# start of Input rows

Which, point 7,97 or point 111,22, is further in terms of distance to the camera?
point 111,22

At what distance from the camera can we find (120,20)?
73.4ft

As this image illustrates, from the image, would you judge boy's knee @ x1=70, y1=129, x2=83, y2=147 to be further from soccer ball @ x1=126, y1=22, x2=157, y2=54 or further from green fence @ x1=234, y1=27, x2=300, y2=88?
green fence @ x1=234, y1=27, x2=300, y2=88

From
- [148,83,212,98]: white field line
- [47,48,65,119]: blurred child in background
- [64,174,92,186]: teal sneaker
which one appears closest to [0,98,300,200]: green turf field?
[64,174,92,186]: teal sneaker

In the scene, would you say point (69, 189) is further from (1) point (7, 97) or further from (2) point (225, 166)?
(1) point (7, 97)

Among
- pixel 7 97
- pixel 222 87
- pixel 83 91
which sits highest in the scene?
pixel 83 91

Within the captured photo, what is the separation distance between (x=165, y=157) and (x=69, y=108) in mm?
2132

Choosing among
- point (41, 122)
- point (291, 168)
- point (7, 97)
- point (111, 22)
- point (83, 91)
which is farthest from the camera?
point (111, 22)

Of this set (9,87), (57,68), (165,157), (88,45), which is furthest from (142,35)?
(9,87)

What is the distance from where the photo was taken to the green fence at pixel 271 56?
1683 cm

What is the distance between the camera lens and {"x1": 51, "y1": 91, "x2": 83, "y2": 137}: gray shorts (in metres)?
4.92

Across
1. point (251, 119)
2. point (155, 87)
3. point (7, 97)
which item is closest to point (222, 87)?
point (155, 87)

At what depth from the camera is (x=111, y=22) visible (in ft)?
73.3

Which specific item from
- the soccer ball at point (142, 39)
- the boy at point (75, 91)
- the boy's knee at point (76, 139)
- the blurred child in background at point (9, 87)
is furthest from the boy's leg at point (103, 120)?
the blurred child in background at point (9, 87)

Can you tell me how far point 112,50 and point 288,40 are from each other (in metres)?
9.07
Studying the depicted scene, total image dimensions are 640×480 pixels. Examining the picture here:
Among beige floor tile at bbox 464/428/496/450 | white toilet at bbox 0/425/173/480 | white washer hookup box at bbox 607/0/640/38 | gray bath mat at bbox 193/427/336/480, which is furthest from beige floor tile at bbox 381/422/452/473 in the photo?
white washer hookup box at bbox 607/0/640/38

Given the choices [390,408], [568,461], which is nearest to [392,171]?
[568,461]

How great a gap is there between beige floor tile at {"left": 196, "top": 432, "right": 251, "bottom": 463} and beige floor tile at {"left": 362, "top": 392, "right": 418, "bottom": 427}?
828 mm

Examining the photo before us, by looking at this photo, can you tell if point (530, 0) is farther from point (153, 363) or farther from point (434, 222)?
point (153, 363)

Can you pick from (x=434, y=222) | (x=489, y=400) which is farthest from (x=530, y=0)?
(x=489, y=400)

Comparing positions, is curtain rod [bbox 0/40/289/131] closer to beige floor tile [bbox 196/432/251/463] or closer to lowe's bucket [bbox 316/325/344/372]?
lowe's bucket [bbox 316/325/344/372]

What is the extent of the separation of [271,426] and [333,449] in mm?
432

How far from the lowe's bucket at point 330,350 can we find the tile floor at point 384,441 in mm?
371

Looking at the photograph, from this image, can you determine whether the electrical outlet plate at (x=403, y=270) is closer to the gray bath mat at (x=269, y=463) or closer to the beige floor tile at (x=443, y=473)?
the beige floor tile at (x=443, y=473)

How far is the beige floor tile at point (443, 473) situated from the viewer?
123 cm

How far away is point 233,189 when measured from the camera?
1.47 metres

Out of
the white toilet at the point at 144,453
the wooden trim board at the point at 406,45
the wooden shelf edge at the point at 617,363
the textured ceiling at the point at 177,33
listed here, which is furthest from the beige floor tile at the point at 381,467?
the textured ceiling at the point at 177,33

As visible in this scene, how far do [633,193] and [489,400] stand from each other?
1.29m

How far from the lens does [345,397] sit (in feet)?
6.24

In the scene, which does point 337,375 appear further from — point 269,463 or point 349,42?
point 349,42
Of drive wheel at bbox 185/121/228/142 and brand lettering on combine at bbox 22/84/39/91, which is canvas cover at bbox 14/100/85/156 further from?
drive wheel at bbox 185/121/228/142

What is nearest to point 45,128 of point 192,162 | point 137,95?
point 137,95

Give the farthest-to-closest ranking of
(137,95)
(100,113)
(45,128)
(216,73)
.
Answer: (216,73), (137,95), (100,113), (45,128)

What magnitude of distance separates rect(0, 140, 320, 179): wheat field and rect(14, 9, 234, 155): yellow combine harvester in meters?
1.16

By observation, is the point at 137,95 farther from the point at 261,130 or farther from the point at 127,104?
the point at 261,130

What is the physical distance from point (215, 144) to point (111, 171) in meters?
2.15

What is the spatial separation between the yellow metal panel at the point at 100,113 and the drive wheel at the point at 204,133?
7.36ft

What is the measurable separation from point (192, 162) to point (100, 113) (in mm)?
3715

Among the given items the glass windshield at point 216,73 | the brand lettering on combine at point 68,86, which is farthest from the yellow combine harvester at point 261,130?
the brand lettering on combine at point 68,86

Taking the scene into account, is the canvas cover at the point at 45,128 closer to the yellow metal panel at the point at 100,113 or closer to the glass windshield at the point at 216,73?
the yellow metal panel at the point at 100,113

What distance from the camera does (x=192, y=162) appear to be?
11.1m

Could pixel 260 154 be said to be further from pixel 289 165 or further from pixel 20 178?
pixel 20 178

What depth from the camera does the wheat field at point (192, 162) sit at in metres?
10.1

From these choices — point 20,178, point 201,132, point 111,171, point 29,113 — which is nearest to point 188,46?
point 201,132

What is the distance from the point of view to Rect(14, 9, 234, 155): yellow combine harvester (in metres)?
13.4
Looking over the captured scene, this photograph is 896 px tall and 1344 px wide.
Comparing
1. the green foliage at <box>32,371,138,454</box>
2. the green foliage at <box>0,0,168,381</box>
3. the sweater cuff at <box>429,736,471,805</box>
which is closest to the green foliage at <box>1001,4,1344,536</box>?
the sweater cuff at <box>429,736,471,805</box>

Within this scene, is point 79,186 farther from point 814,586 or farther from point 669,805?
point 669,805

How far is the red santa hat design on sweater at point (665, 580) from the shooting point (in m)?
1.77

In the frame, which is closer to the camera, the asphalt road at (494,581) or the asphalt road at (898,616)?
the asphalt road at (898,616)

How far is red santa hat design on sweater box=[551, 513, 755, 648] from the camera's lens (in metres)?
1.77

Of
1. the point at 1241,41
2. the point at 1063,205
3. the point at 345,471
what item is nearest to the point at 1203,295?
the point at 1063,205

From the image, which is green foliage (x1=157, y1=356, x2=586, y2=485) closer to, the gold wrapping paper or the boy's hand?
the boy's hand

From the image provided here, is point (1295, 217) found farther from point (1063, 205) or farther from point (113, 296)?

# end of Input rows

Return the lines above exactly, keeping every word.

Which, point 7,97 or point 111,22, is further in terms of distance to the camera?
point 111,22

At what distance from the camera can we find (120,20)?
73.4ft

As this image illustrates, from the image, would you judge boy's knee @ x1=70, y1=129, x2=83, y2=147 to be further from soccer ball @ x1=126, y1=22, x2=157, y2=54 or further from green fence @ x1=234, y1=27, x2=300, y2=88?
green fence @ x1=234, y1=27, x2=300, y2=88

From
- [148,83,212,98]: white field line
- [47,48,65,119]: blurred child in background
- [64,174,92,186]: teal sneaker
which one appears closest to [0,98,300,200]: green turf field?
[64,174,92,186]: teal sneaker

In the scene, would you say point (69, 189) is further from (1) point (7, 97) or further from (2) point (225, 166)?
(1) point (7, 97)

Among
- pixel 7 97
- pixel 222 87
- pixel 83 91
which sits highest in the scene?
pixel 83 91

Within the captured photo, what is the separation distance between (x=165, y=157) and (x=69, y=108) in mm?
2132

Choosing among
- point (41, 122)
- point (291, 168)
- point (7, 97)
- point (111, 22)
- point (83, 91)
which is farthest from the camera?
point (111, 22)

Of this set (9,87), (57,68), (165,157), (88,45), which is furthest from (142,35)?
(9,87)

What is the distance from where the photo was taken to the green fence at pixel 271 56?
1683 cm

What is the distance between the camera lens and {"x1": 51, "y1": 91, "x2": 83, "y2": 137}: gray shorts (in metres)?
4.92

Across
1. point (251, 119)
2. point (155, 87)
3. point (7, 97)
which item is closest to point (222, 87)?
point (155, 87)

At what depth from the camera is (x=111, y=22) visible (in ft)?
73.3

Which specific item from
- the soccer ball at point (142, 39)
- the boy at point (75, 91)
- the boy's knee at point (76, 139)
- the blurred child in background at point (9, 87)
is furthest from the boy's leg at point (103, 120)?
the blurred child in background at point (9, 87)

Can you tell me how far point 112,50 and point 288,40 are from each other (in metres)?
9.07
Studying the depicted scene, total image dimensions are 640×480 pixels. Examining the picture here:
Among beige floor tile at bbox 464/428/496/450 | white toilet at bbox 0/425/173/480 | white washer hookup box at bbox 607/0/640/38 | gray bath mat at bbox 193/427/336/480, which is furthest from beige floor tile at bbox 381/422/452/473 in the photo?
white washer hookup box at bbox 607/0/640/38

Given the choices [390,408], [568,461], which is nearest to [392,171]?
[568,461]

How great a gap is there between beige floor tile at {"left": 196, "top": 432, "right": 251, "bottom": 463} and beige floor tile at {"left": 362, "top": 392, "right": 418, "bottom": 427}?
828 mm

Examining the photo before us, by looking at this photo, can you tell if point (530, 0) is farther from point (153, 363) or farther from point (434, 222)?
point (153, 363)

Can you pick from (x=434, y=222) | (x=489, y=400) which is farthest from (x=530, y=0)?
(x=489, y=400)

Comparing positions, is curtain rod [bbox 0/40/289/131] closer to beige floor tile [bbox 196/432/251/463] or closer to lowe's bucket [bbox 316/325/344/372]?
lowe's bucket [bbox 316/325/344/372]

What is the extent of the separation of [271,426] and [333,449] in mm?
432

How far from the lowe's bucket at point 330,350 can we find the tile floor at point 384,441 in mm?
371

Looking at the photograph, from this image, can you determine whether the electrical outlet plate at (x=403, y=270) is closer to the gray bath mat at (x=269, y=463) or closer to the beige floor tile at (x=443, y=473)?
the beige floor tile at (x=443, y=473)

How far is the beige floor tile at point (443, 473) situated from the viewer?
123 cm

How far away is point 233,189 when measured from the camera?
1.47 metres

Out of
the white toilet at the point at 144,453
the wooden trim board at the point at 406,45
the wooden shelf edge at the point at 617,363
the textured ceiling at the point at 177,33
listed here, which is furthest from the beige floor tile at the point at 381,467?
the textured ceiling at the point at 177,33

As visible in this scene, how far do [633,193] and [489,400] stand from each other?
1.29m

How far from the lens does [345,397] sit (in feet)?
6.24

In the scene, which does point 337,375 appear further from — point 269,463 or point 349,42?
point 349,42
Of drive wheel at bbox 185/121/228/142 and brand lettering on combine at bbox 22/84/39/91, which is canvas cover at bbox 14/100/85/156 further from?
drive wheel at bbox 185/121/228/142

What is nearest to point 45,128 of point 192,162 | point 137,95?
point 137,95

Give the farthest-to-closest ranking of
(137,95)
(100,113)
(45,128)
(216,73)
.
Answer: (216,73), (137,95), (100,113), (45,128)

What magnitude of distance separates rect(0, 140, 320, 179): wheat field and rect(14, 9, 234, 155): yellow combine harvester in meters?
1.16

By observation, is the point at 137,95 farther from the point at 261,130 or farther from the point at 127,104?
the point at 261,130

What is the physical distance from point (215, 144) to point (111, 171) in meters?
2.15

What is the spatial separation between the yellow metal panel at the point at 100,113 and the drive wheel at the point at 204,133?
7.36ft

What is the measurable separation from point (192, 162) to point (100, 113) (in mm)?
3715

Among the given items the glass windshield at point 216,73 | the brand lettering on combine at point 68,86, which is farthest from the yellow combine harvester at point 261,130?
the brand lettering on combine at point 68,86

Taking the scene into account, is the canvas cover at the point at 45,128 closer to the yellow metal panel at the point at 100,113 or closer to the glass windshield at the point at 216,73?
the yellow metal panel at the point at 100,113

What distance from the camera does (x=192, y=162) appear to be?
11.1m

Could pixel 260 154 be said to be further from pixel 289 165 or further from pixel 20 178?
pixel 20 178

What depth from the camera does the wheat field at point (192, 162) sit at in metres?
10.1

From these choices — point 20,178, point 201,132, point 111,171, point 29,113 — which is nearest to point 188,46?
point 201,132

What is the distance from the point of view to Rect(14, 9, 234, 155): yellow combine harvester (in metres)?
13.4
Looking over the captured scene, this photograph is 896 px tall and 1344 px wide.
Comparing
1. the green foliage at <box>32,371,138,454</box>
2. the green foliage at <box>0,0,168,381</box>
3. the sweater cuff at <box>429,736,471,805</box>
which is closest to the green foliage at <box>1001,4,1344,536</box>?
the sweater cuff at <box>429,736,471,805</box>

Within this scene, is point 79,186 farther from point 814,586 or farther from point 669,805?
point 669,805

How far is the red santa hat design on sweater at point (665, 580) from the shooting point (in m)?
1.77

In the frame, which is closer to the camera, the asphalt road at (494,581) or the asphalt road at (898,616)?
the asphalt road at (898,616)

How far is red santa hat design on sweater box=[551, 513, 755, 648] from the camera's lens (in metres)?
1.77

Of
1. the point at 1241,41
2. the point at 1063,205
3. the point at 345,471
what item is nearest to the point at 1203,295?
the point at 1063,205

From the image, which is green foliage (x1=157, y1=356, x2=586, y2=485) closer to, the gold wrapping paper or the boy's hand?
the boy's hand

From the image provided here, is point (1295, 217) found farther from point (1063, 205) or farther from point (113, 296)?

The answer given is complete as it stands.